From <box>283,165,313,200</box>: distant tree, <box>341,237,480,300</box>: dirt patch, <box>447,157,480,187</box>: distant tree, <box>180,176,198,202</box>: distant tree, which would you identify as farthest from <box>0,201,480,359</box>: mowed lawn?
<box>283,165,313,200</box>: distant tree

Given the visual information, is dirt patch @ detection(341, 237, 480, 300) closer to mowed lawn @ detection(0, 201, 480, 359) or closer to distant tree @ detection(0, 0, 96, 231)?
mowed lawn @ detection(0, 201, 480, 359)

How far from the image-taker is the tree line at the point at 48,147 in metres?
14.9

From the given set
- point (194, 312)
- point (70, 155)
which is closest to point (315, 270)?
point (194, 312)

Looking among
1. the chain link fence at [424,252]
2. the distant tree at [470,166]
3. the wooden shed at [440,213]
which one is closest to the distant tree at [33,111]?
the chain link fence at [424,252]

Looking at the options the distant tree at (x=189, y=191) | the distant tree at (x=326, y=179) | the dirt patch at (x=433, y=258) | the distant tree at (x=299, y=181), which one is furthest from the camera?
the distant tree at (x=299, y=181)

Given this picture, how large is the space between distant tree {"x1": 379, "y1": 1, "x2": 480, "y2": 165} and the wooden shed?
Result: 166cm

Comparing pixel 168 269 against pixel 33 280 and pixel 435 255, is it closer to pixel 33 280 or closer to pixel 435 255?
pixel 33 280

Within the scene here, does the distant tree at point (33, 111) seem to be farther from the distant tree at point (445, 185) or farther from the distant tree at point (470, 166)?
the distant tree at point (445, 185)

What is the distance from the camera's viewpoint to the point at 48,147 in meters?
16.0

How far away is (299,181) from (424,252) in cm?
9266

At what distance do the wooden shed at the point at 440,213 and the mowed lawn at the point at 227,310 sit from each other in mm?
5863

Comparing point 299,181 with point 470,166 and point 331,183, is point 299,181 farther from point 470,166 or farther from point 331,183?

• What is needed
Turn the records, from the line with "At what distance" through the end of the records, into a Markdown table with the columns Row and Line, one numbered row per line and no blank lines.

• Result of this task
| Row | Line |
|---|---|
| 1 | At what distance do the wooden shed at the point at 440,213 and the mowed lawn at the point at 227,310 sit from each other in mm? |
| 2 | 5863 |
| 3 | Comparing point 299,181 with point 470,166 and point 331,183, is point 299,181 farther from point 470,166 or farther from point 331,183? |